Отрывок для чтения
В воронежском привольном краю Иван Семенович Станкевич обрел свое семейное счастье. Он взял себе в жены дочь сотника Острогожского казачьего полка Дмитрия Синельникова — Марию. Супружество оказалось удачным. Мария Дмитриевна подарила своему мужу шесть сыновей и дочь. Самым младшим среди них был Владимир — будущий отец Николеньки.

Дед также стоял у истоков создания герба семьи Станкевичей. Герб представлял собой щит. На нем, разделенном на три части, вверху были изображены полумесяц и бычья голова, внизу — идущий лев. Щит был также увенчан рыцарским шлемом, короною с пышными страусиными перьями и декоративными листьями. Вся эта геральдическая символика свидетельствовала о следующем: лев — о храбрости и благородстве носителей герба, бычья голова — об источнике богатства степного края, а нарождающийся месяц — о молодости дворянского рода.

Многие рассказы отца о деде крепко запали в сердце любознательного и пытливого мальчика. Впоследствии внук не раз об этом вспоминал и всегда очень гордился своим сербско-русским происхождением.

Между тем пора вольного и безмятежного детства Николеньки подходила к концу. Не к окончательному, конечно. Но уже наступал тот период, когда серьезно надо было заниматься учебой. Владимир Иванович, став к тому времени одним из самых богатых помещиков губернии, мог, безусловно, пригласить для обучения сына учителей на дом. Однако этого не сделал, поскольку хотел, чтобы Николенька с младых лет привыкал к самостоятельности. Чрезмерная родительская опека, окружение учителей и гувернанток, по его разумению, могли только избаловать сына.

Да к тому же старший Станкевич не слишком доверял домашним учителям, особенно из числа иностранцев. Хотя на последних в России тогда была мода. Но здесь, вдали от столиц, среди иностранцев трудно было найти грамотного наставника. Француз-гувернер и француз-учитель редко серьезно относились к своим педагогическим обязанностям. В глубинке домашними учителями являлись главным образом мелкие жулики и авантюристы, актеры, парикмахеры, беглые солдаты и просто люди непонятных занятий. Поэтому, когда Николеньке исполнилось девять лет, отец определил его в Острогожское уездное училище, находившееся в двух десятках верст от Удеревки. Свои учителя были как-то роднее и ближе, больше было к ним и доверия.

Условия заданий
1/ Перечислите всех, кто, согласно отрывку о семье Станкевичей, главным образом служил домашними учителями в глубинке.
2/ Перепишите из отрывка о семье Станкевичей фрагмент от слов «В воронежском привольном» до слов «молодости дворянского рода.» включительно.
3/ Напишите продолжение отрывка о семье Станкевичей с того места, на котором он заканчивается.
Перечень, приведённый после отрывка о семье Станкевичей, никак с ним не связан.

Фрагмент данных
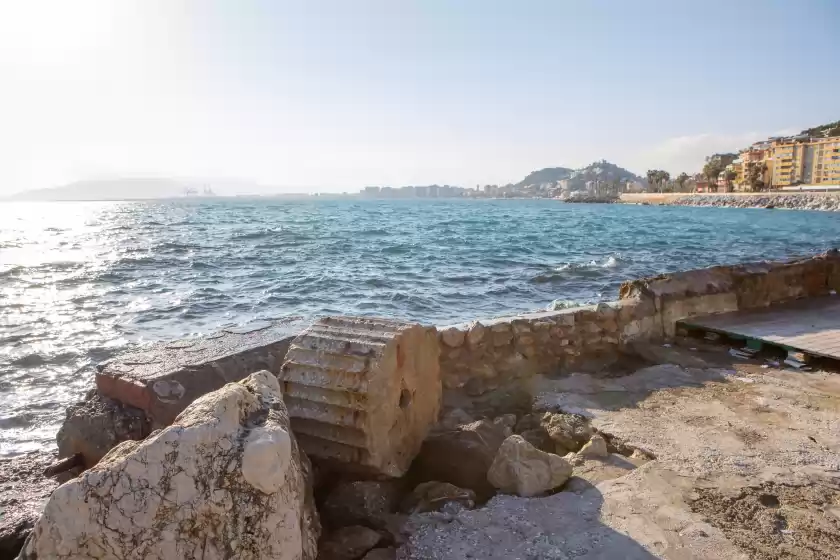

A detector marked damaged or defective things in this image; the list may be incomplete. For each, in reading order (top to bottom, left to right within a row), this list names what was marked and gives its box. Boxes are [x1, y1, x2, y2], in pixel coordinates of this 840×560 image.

broken concrete slab [95, 322, 302, 426]
broken concrete slab [280, 316, 440, 476]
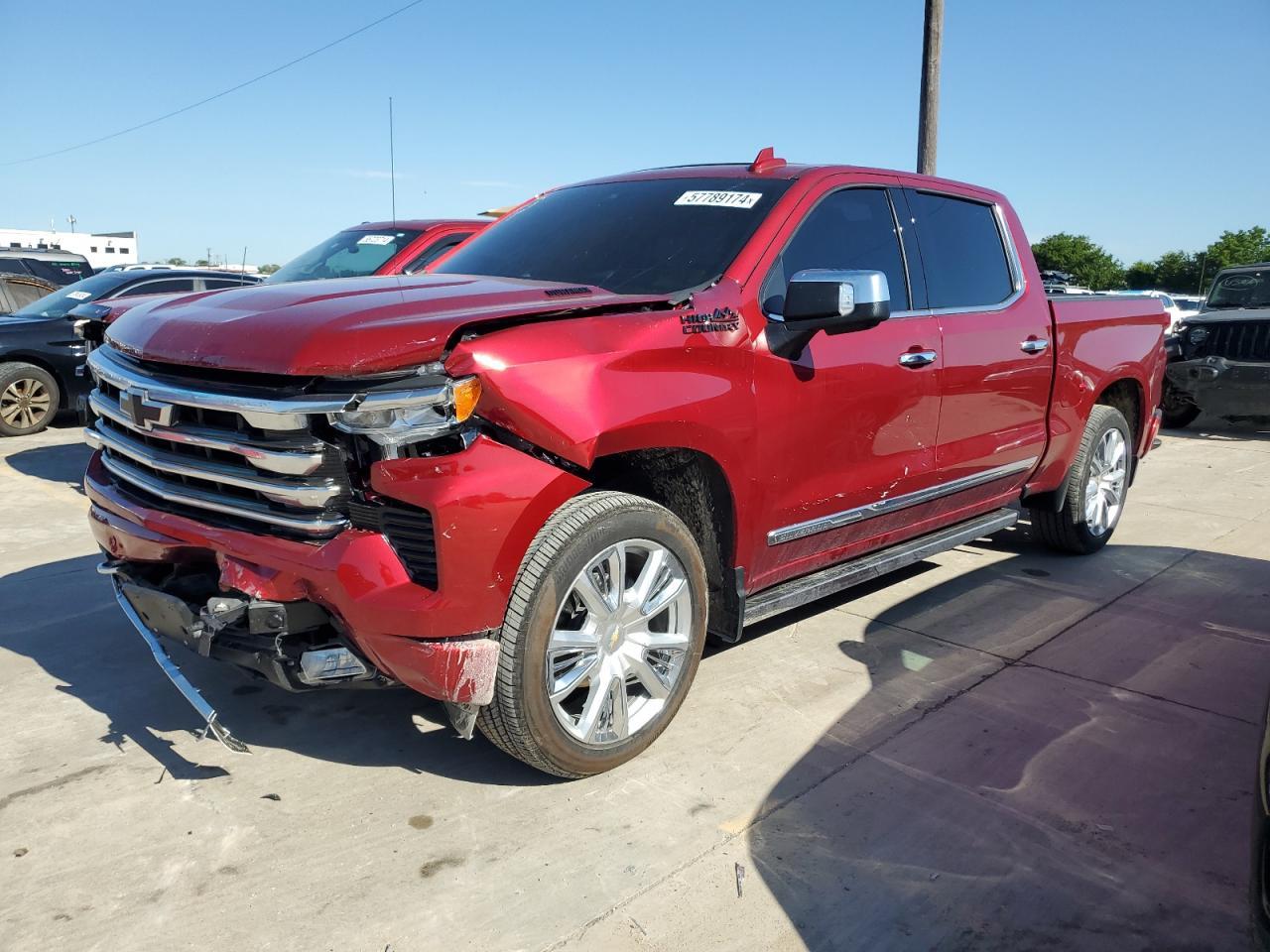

Ответы к заданиям
1/ Мелкие жулики и авантюристы, актеры, парикмахеры, беглые солдаты и просто люди непонятных занятий.

2/
В воронежском привольном краю Иван Семенович Станкевич обрел свое семейное счастье. Он взял себе в жены дочь сотника Острогожского казачьего полка Дмитрия Синельникова — Марию. Супружество оказалось удачным. Мария Дмитриевна подарила своему мужу шесть сыновей и дочь. Самым младшим среди них был Владимир — будущий отец Николеньки.

Дед также стоял у истоков создания герба семьи Станкевичей. Герб представлял собой щит. На нем, разделенном на три части, вверху были изображены полумесяц и бычья голова, внизу — идущий лев. Щит был также увенчан рыцарским шлемом, короною с пышными страусиными перьями и декоративными листьями. Вся эта геральдическая символика свидетельствовала о следующем: лев — о храбрости и благородстве носителей герба, бычья голова — об источнике богатства степного края, а нарождающийся месяц — о молодости дворянского рода.

3/
Начиналась новая страница в жизни юного Станкевича. Как пишет Анненков, он «без всякого изумления очутился между детьми всех сословий, начиная с бедного чиновничьего до мещанского и цехового: он и прежде в деревне, по системе, заведенной в доме, был только сверстником всех других мальчиков и весьма часто их товарищем. Пребывание в уездном училище не осталось без последствий: там привык он к общительности, отличавшей его позднее, и к понятию о достоинстве и самостоятельности каждого человека».

Глава вторая

«ВОРОНЕЖСКИЕ АФИНЫ»

Казачий город Острогожск, куда Николеньку отправили учиться, являлся уездным центром Воронежской губернии. За счет пригородных слобод Лужковки и Песок город был растянут на несколько километров. Его прорезывали прямые улицы с деревянными и каменными домами. Проживало в нем около десяти тысяч человек. В основном это были малороссы, переселенные сюда из Украины еще в царствование Алексея Михайловича для защиты южных окраин Руси от вторжения ногайцев и крымцев.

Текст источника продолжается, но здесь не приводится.